Trenitalia ha intenzione di investire diversi miliardi per il potenziamento del trasporto regionale entro il 2016, ma le tempistiche per i bandi di gare potrebbero influire non poco sulla produttività del sito del sito di Vado Ligure, come spiega la segreteria Provinciale della Fiom.
“Se la GARA non dovesse uscire entro l’anno corrente rischiamo un forte ridimensionamento del sito di Vado Ligure, con una riduzione notevole degli attuali livelli occupazionali, con conseguenze drammatiche per la sopravvivenza di Bombardier.”
Le previsioni di investimento, da parte di Trenitalia ci sono, come ha dichiarato Michele Mario Elia, amministratore delegato di Ferrovie dello Stato Italiane, ma tutto dipende dal momento in cui verranno attuate.

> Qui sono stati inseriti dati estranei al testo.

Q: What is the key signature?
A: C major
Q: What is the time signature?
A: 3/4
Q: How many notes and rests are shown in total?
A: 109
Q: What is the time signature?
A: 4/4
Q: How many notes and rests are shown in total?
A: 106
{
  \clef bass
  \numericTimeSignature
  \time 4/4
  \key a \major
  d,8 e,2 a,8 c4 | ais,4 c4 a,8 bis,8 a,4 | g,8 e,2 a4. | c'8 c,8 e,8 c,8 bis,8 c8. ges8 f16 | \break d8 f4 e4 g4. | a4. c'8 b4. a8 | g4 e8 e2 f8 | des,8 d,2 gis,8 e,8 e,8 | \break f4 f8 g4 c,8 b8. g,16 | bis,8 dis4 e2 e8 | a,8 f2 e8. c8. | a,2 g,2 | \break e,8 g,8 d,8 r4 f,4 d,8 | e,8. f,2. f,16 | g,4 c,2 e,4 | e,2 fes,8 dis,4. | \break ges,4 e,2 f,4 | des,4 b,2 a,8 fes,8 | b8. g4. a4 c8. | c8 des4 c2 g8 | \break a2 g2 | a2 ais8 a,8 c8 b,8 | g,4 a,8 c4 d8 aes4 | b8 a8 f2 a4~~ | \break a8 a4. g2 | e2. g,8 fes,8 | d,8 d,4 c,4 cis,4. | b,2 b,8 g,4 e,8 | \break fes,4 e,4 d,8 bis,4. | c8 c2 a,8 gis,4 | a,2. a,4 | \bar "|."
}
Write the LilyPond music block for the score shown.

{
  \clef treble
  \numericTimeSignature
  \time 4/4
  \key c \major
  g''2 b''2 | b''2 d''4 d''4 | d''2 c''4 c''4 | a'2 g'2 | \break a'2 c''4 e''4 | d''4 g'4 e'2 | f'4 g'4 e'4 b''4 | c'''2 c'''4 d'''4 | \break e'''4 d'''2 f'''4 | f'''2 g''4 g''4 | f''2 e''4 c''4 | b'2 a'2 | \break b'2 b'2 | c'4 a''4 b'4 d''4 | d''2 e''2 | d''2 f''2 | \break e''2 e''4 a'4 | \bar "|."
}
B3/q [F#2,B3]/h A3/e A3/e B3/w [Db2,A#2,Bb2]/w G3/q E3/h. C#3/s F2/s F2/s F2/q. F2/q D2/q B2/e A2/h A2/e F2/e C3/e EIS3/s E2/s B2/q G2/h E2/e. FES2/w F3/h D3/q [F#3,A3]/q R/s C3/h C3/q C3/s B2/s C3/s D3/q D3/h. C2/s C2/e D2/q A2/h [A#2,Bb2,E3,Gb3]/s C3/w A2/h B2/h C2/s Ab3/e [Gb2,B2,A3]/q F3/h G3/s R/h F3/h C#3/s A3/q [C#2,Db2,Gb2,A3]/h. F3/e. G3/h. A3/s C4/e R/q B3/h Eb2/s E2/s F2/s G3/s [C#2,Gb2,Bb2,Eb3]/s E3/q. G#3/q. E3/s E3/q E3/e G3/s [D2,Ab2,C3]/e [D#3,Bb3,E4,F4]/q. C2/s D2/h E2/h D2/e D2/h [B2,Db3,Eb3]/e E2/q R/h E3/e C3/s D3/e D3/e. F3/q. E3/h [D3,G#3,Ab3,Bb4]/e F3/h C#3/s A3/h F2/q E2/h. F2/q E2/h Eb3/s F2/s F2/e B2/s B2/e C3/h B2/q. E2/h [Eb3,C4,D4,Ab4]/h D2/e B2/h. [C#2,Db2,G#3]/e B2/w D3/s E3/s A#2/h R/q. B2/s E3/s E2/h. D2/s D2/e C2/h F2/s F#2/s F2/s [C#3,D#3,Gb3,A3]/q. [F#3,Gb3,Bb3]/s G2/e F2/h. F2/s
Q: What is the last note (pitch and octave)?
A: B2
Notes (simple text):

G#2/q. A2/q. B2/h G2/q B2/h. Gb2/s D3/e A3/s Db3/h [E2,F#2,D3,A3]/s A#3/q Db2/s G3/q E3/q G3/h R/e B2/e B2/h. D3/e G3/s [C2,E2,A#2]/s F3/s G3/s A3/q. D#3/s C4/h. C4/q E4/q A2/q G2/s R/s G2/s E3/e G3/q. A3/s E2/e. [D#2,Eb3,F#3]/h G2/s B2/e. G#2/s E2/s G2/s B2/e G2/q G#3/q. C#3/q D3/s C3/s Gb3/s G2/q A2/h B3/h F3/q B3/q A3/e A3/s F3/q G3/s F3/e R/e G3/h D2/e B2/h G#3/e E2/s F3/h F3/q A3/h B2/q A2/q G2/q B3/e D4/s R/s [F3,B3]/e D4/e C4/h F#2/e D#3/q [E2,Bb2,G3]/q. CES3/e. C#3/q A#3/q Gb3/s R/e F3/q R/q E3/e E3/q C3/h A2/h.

“Con altri quattro miliardi, per acquistare ulteriori 500 treni, si potrebbe rinnovare l’intera flotta regionale e dare una svolta significativa alla mobilità locale. Più comfort e servizi e un livello di attenzione massimo, verso i clienti che si spostano quotidianamente per studio o lavoro, sono una priorità su cui il Gruppo è impegnato con sforzi finanziari senza precedenti.
Oggi possiamo sicuramente dire che BOMBARDIER ha il prodotto più avanzato, con elevato confort e massima flessibilità e funzionalità, che sono le caratteristiche sempre più necessarie per le persone che ogni giorno utilizzano i mezzi di Trenitalia – ha concluso l’ingegnere Elia – ben oltre i 2 milioni di pendolari all’anno.”